Families with 4 or more kids - How did you decide how many to have?
How did you decide how many kids to have? Did you always 'know' you would have a large family? Was it an actual decision? Or was it just 'accidental' (as such) that you ended up with lots of kid? Did you base you decision to have more (or to stop) on 'rational' (ie, finances, etc) or emotional logic?
When I was pregnant (and even in the first 2 months after having DD2) I though I had 'finished' that four was more then enough kids.
Now I am not so sure...
Logically, rationally - four is a lot of kids, I am not sure if five is much bigger or not. Finances are already strained, although I am not really sure how much more expensive having another kid would actually be in reality, except for education perhaps (but the fourth kid is free for our school, and I am sure we could convince them to discount the 5th as well - they just have never had five from the same family before). We do have back up plans if things get too tight financially (including me working, or selling some property - although ideal we can go without doing either). Our house is a tiny little 3 bed, 1 bath thing and we cann't afford to rent or buy anything bigger yet, but this would become an issue as the kids get bigger anyway - and once the youngest is in school I can go into the workforce so that we can afford something bigger. Our car is an eight seater - so we are fine there.
What other issues am I overlooking?
Emotionally - I think I want another. I could be happy without another, but I just would prefer to have another.
I know DH is unsure like I am. I think he would happily have another, but is also worried about finances (especially as he is the sole provider at the moment and in the foreseeable future).
I think every family is different, so everyone would make decisions based on different factors.
The one thing you haven't mentioned is your existing children. How would they feel about another brother or sister? How will another child change the family dynamic and your and your DH's relationship with your children?
If you, your DH and all your children want another baby in the family, then things like finances and housing arrangements will work themselves out.
We'd always known we'd have 5, and early on we wouldn't have ruled out a 5th either, but as time went on we realised that in our current situation 5 would be really really pushing things financially, physically (in terms of housing) and emotionally. A 5th child would only bring more negatives than positives because while there would be plenty of love to go round, love doesn't put food on the table or clothes on your backs LOL.
Wow I could have totally written this thread myself misty. We are struggling with this now, however mine is more the desire to try for a boy to feel complete as a family. It doesn't feel complete, however if DH said this was it I would be fine with it and look towards the future with the kids growing up.
We already have the big car, rent big houses and by the time all kids are in school we will both be nurses earning ok money. So do we go for the 5th or not....who knows!!
Big hugs to you cos it's sucky feeling like this xxx
For us we thought we were done after 3 kids. I still had the "need" for a girl but was quite happy with my boys. However when the youngest started Prep, I started getting clucky big time and DH agreed we could have "just one more"

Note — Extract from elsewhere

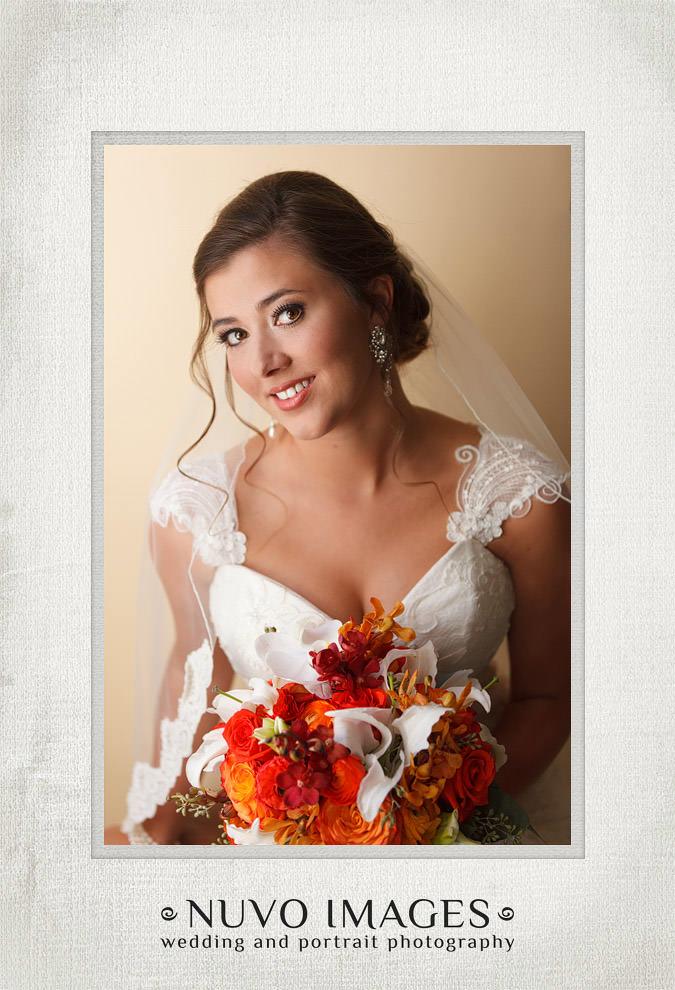 magnolia_plantation_wedding_13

4 was a big family and boy or girl this was the last. However he was born and that "girl need" kicked in again and I asked DH if we could try again. Given there was 6 years between number 3 and 4 and I felt S needed a playmate of his own as his brothers were all so much older than him. Plus I really wanted to try and sway for my girl.
If he said really didnt want anymore and was truely against it I would put it out of my head (yeah right ) and get on with being a Mum to four sons. Luckily he said yes though and even luckily still we were blessed with Lady.
For me its not about the space or the finances as to me you work with what you have/havent got.
For me my biggest thing is time, or lack there of.
Whether it be individual time for each kid, Mummy and Daddy time or that illusive time for myself. I always seem to have time for bloody housework or trying to juggle the bills though
I never set out to have five children and if was talking to my 16yr old self now telling her that I would be a mother of 5 one day I can imagine her face but I wouldnt change it for the world and given the choice I would do it again in a heartbeat but for me I am now done. I feel complete.
I have 6 children now and if you'd told me that I would be a mum to that many then you would have gotten a good slapping lol. I had 3 after my ex and didn't want any more. I then met DF and he didn't have any children (see where I'm going with this lol) It took a few years to talk me into having any more but then DD2 came along and she had to have a playmate so we had DD3 I then felt like I wasn't done so talked to DF and he agreed pretty quickly and DD4 came. We have a 4 bedroom house but could quite easily live in a 3. My 2 DS's share a room and my 2 younger DD's share a room and then the baby is in with us. My older DD has moved out (whole thread in it self lol) but then we would have needed the 4th bedroom. We are a one income family so we sometimes do it hard but we have lots of love and many op shop clothes
I find that time is the biggest factor. By the time I get done with the baby, the other 2 girls need me and my poor boys come a sad last. There is no such time as me time (typing this with the baby on my knees) never mind partner time (sorry DF) but he wouldn't change anything about his family.
If you can work around the obstacles and you still want another baby then go for it.